» **What you need to do**: List every line of the records below that contains the string "pixel", matching case exactly.

» **Data in this exercise**:
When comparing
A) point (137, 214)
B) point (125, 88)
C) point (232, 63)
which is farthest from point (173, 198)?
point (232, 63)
...
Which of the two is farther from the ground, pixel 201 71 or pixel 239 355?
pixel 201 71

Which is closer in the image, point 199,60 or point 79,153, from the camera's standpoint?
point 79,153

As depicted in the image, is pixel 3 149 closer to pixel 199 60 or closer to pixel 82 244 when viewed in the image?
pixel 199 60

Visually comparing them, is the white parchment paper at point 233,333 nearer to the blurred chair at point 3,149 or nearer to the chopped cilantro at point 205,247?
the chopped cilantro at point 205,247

» **Full output**:
Which of the two is farther from the ground, pixel 201 71 or pixel 239 355?
pixel 201 71
As depicted in the image, is pixel 3 149 closer to pixel 199 60 or closer to pixel 82 244 when viewed in the image?
pixel 199 60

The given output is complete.